Passage provided:
____________
A Guide to Kissing on a First Date

The fairy-tale ending is just four simple steps away

Sten Sootla
4 min readOct 14, 2019
Photo by Alora Griffiths on Unsplash

The best thing in the world: sex. The second best thing in the world: a kiss. Absolutely the worst thing in the world: depriving yourself of the former by not going for the latter.

It’s hard, I know. Heck, the very first woman I dated at fourteen, it took me ten dates to muster up the courage to finally give it to her hard on the lips. That’s a whole month of four hour walks in -25 degree Estonian winter. To this day, some parts of mine are shrunk from the cold, if you know what I mean.

Ten years and hundreds of dates later, I’m an absolute beast though. Now the only action I take is lip action. Here’s how to make it happen:

Start the evening with a hug

A hug shows your date right away you mean business. Go in strong — confident and comfortable. Go in with a stable, steadfast walk, your back straight and arms wide open. Go in looking like a goddamn Japanese airplane doing a kamikaze.

And don’t forget to smile — from ear to ear — while you’re at it. I’ve found it best not to look depressed when trying to wrap myself around strangers. It’s weird, especially to someone you’ve barely met before. Instead, peer straight into their soul. Make an effort to exhibit the full set of your teeth. That’s charming, especially to someone you’ve barely met before.

Make physical contact throughout the night

The secret to a great first kiss is for it to be natural. It’s quite unnatural to touch someone’s mouth with your mouth before touching her arm with your arm. A great kiss must, therefore, follow a repertoire of finer maneuvers.

In general, you want to establish yourself as someone touchy without coming across like you have a fetish. You want to build up and slowly escalate physical contact throughout the night, to the point it feels awkward not to launch into a make-out session. Remember: physical attraction is best shown physically.

A hug was a great start, but a mere formality. The second touch is the magic one. It’s also damn cringe. Your best bet is to distract her while you’re at it, so the weirdness wouldn’t register. As if it’s accidental. Here’s a definitive list of field-tested techniques that don’t work:

  1. stretching your arm out on the table and praying for the best
  2. playing rock paper scissors, hoping you can envelop her rock in your paper
  3. palm reading

This works: casually brushing one of her body parts while getting up to have your bathroom break. You do the deed and immediately flee the scene so as not to face the consequences. Genius.
____________
Collected data:
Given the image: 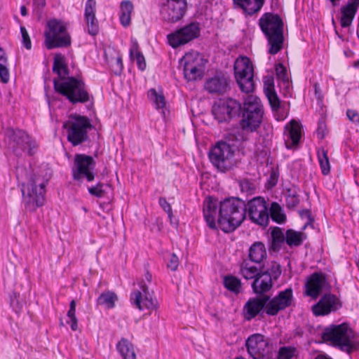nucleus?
____________
Exercise: Continue the first-date kissing guide, starting right after its last sentence.

Answer:
But how exactly do the logistics work, you ask? What if she’s simply out of reach to be poked? This brings us to the next point…

Sit next to her

It’s not often that I’m sexually aroused during a dinner date. One time, I low-key was. I could see she was, too. The problem: a hard, long piece of wood between us. No, not that… A table, of course.

Forget fancy restaurants. Forget stools. What you’re looking for is an intact piece of material that allows you to slide closer to her covertly. A park bench. A picnic blanket. Perhaps a small boat with bench seats. Whatever. My last date was at a bar on a couch. We kissed.

I’ll throw in a quick FREE guide on choosing which side to position yourself on. Pimple on the left cheek? Sit on the left. Pimple on the right cheek? Sit on the right. Pimples on both cheeks? Sit at home until you’ve got that shit taken care of.

Be willing to lose her

You’re comfortable with each other. You’ve hugged. You’re touching and she doesn’t seem to mind you actually do have a fetish after all. You know full well the time is ripe for a strike. But no matter what, you just can’t bring yourself to do it.

You’re worried you may be misreading her. Trying and failing would set your emotional development back years. It’s safer to keep on talking and looking her in the eye in a way you think is romantic but is actually just plain eerie. You take comfort in the illusion of success. I call it the Shutter Island effect.

The good news: it’s normal. The bad news: you really do have to kiss her to kiss her. The solution: accept the possibility of humiliation as a fact nature, and go ahead anyway. As Neil Strauss, the famous pick-up artist put it: “To get a woman, you have to be willing to risk losing her.”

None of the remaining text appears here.